◆ PROBLEM:
Please rewrite the entries below, swapping "waterfall" for "cascade" and leaving everything else unchanged.

--- RECORDS FOR THE EXERCISE ---

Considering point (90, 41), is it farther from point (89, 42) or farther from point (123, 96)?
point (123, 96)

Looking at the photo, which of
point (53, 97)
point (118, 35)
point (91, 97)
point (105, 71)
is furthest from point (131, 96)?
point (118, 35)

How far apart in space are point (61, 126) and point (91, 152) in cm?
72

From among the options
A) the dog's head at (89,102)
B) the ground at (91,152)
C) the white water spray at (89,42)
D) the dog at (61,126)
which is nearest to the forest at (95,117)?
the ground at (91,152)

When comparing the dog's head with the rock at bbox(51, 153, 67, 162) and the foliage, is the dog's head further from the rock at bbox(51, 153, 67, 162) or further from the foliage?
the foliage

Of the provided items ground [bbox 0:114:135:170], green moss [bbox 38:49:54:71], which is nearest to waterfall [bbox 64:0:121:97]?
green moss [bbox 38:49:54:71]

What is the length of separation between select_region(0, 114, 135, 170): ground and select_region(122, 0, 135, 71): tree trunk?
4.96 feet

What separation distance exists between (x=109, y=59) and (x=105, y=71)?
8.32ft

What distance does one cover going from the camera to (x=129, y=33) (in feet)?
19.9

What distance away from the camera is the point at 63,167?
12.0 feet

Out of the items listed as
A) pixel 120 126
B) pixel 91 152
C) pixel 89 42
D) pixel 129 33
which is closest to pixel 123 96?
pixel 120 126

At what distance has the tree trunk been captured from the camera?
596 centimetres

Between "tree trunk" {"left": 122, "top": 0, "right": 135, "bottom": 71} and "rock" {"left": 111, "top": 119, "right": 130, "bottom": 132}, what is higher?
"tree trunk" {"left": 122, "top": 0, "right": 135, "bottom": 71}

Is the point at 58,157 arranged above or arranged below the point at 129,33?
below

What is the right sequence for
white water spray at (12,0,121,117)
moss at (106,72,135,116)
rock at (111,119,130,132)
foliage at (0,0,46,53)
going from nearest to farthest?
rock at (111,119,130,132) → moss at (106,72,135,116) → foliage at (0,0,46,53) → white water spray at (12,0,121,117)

---

◆ REPLY:
Considering point (90, 41), is it farther from point (89, 42) or farther from point (123, 96)?
point (123, 96)

Looking at the photo, which of
point (53, 97)
point (118, 35)
point (91, 97)
point (105, 71)
is furthest from point (131, 96)?
point (118, 35)

How far apart in space are point (61, 126) and point (91, 152) in cm?
72

From among the options
A) the dog's head at (89,102)
B) the ground at (91,152)
C) the white water spray at (89,42)
D) the dog at (61,126)
which is nearest to the forest at (95,117)?
the ground at (91,152)

When comparing the dog's head with the rock at bbox(51, 153, 67, 162) and the foliage, is the dog's head further from the rock at bbox(51, 153, 67, 162) or further from the foliage?
the foliage

Of the provided items ground [bbox 0:114:135:170], green moss [bbox 38:49:54:71], which is nearest to cascade [bbox 64:0:121:97]?
green moss [bbox 38:49:54:71]

What is the length of separation between select_region(0, 114, 135, 170): ground and select_region(122, 0, 135, 71): tree trunk?
4.96 feet

What separation distance exists between (x=109, y=59) and (x=105, y=71)?
8.32ft

What distance does one cover going from the camera to (x=129, y=33) (in feet)?
19.9

What distance away from the camera is the point at 63,167?
12.0 feet

Out of the items listed as
A) pixel 120 126
B) pixel 91 152
C) pixel 89 42
D) pixel 129 33
which is closest to pixel 123 96?
pixel 120 126

At what distance has the tree trunk been captured from the camera?
596 centimetres

Between "tree trunk" {"left": 122, "top": 0, "right": 135, "bottom": 71} and "rock" {"left": 111, "top": 119, "right": 130, "bottom": 132}, what is higher?
"tree trunk" {"left": 122, "top": 0, "right": 135, "bottom": 71}

Is the point at 58,157 arranged above or arranged below the point at 129,33?
below

What is the right sequence for
white water spray at (12,0,121,117)
moss at (106,72,135,116)
rock at (111,119,130,132)
foliage at (0,0,46,53)
going from nearest to farthest?
rock at (111,119,130,132) → moss at (106,72,135,116) → foliage at (0,0,46,53) → white water spray at (12,0,121,117)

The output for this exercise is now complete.